> _EXERCISE AIM_
Go through the data and retrieve each line that includes the string "shot".
_____
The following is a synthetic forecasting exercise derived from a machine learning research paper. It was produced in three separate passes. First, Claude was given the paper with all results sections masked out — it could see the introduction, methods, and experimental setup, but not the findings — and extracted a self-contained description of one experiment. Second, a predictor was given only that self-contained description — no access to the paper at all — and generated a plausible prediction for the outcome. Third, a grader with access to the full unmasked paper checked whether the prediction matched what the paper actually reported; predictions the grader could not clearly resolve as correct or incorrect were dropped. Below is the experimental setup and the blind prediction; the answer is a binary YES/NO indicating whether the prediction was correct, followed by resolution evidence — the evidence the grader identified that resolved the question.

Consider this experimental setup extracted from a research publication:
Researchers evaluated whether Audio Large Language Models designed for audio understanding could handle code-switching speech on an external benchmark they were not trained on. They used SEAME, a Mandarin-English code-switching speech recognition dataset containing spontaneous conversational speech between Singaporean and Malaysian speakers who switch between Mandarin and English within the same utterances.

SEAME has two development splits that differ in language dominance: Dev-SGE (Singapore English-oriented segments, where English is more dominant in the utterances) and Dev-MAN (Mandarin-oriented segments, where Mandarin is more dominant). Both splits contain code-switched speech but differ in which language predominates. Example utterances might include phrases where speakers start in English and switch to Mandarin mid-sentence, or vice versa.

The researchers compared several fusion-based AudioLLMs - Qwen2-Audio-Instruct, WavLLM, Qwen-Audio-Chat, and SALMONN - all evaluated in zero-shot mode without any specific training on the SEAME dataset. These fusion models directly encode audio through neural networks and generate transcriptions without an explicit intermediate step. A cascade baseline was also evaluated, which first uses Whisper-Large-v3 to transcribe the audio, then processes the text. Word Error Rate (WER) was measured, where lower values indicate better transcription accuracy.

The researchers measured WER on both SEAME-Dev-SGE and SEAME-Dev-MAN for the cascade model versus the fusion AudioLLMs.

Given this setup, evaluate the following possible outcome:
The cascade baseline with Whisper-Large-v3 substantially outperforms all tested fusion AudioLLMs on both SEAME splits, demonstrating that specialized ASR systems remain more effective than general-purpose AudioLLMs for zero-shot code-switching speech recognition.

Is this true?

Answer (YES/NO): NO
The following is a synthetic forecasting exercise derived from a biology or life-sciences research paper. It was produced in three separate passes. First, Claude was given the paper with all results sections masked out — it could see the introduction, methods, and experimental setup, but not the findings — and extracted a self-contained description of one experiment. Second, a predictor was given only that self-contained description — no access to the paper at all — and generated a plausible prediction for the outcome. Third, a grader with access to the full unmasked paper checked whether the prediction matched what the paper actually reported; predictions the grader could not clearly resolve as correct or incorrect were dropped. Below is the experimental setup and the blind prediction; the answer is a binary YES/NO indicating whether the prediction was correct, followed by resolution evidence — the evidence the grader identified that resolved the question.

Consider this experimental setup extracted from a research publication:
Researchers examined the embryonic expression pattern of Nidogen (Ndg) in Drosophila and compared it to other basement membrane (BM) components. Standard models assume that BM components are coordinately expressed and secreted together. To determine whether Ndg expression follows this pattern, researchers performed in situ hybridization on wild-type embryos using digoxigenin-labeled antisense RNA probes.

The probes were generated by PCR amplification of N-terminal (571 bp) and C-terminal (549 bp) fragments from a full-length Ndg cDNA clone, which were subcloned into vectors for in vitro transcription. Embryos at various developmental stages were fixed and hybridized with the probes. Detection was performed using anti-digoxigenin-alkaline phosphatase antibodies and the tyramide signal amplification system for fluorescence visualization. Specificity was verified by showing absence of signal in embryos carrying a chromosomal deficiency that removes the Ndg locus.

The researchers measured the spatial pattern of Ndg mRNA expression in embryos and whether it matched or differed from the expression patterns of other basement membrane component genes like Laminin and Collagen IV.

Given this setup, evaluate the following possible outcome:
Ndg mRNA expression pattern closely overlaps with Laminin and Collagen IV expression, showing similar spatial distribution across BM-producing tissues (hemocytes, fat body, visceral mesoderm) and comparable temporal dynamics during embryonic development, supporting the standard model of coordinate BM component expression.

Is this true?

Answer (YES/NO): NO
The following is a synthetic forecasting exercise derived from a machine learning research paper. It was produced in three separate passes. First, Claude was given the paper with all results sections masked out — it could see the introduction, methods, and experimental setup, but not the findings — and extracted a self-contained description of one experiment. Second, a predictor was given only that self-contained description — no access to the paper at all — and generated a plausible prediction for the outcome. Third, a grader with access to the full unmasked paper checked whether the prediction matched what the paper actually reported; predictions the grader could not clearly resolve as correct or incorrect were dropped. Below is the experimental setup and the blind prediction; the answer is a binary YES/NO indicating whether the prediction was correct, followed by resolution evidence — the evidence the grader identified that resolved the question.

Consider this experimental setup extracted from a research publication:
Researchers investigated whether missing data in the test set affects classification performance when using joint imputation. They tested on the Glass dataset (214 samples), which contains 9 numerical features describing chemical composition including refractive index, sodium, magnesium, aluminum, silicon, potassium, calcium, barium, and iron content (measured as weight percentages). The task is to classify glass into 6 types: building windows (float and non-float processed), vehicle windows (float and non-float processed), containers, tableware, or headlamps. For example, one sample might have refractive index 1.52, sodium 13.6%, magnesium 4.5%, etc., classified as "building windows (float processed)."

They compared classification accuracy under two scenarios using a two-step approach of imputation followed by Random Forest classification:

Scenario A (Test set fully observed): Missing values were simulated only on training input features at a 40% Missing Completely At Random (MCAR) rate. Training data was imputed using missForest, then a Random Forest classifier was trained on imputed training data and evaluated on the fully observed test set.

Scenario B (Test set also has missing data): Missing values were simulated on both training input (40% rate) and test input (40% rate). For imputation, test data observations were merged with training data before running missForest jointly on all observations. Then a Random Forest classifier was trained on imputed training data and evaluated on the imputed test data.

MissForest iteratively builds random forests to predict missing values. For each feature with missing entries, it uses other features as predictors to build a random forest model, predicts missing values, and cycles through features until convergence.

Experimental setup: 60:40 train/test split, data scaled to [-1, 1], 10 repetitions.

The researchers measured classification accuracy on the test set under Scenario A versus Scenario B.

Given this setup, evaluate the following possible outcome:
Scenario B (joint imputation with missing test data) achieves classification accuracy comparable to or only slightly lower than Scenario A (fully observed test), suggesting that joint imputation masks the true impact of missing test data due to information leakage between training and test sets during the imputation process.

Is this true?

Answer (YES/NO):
_____
> _EXERCISE ANSWER_
The researchers compared several fusion-based AudioLLMs - Qwen2-Audio-Instruct, WavLLM, Qwen-Audio-Chat, and SALMONN - all evaluated in zero-shot mode without any specific training on the SEAME dataset. These fusion models directly encode audio through neural networks and generate transcriptions without an explicit intermediate step. A cascade baseline was also evaluated, which first uses Whisper-Large-v3 to transcribe the audio, then processes the text. Word Error Rate (WER) was measured, where lower values indicate better transcription accuracy.
The cascade baseline with Whisper-Large-v3 substantially outperforms all tested fusion AudioLLMs on both SEAME splits, demonstrating that specialized ASR systems remain more effective than general-purpose AudioLLMs for zero-shot code-switching speech recognition.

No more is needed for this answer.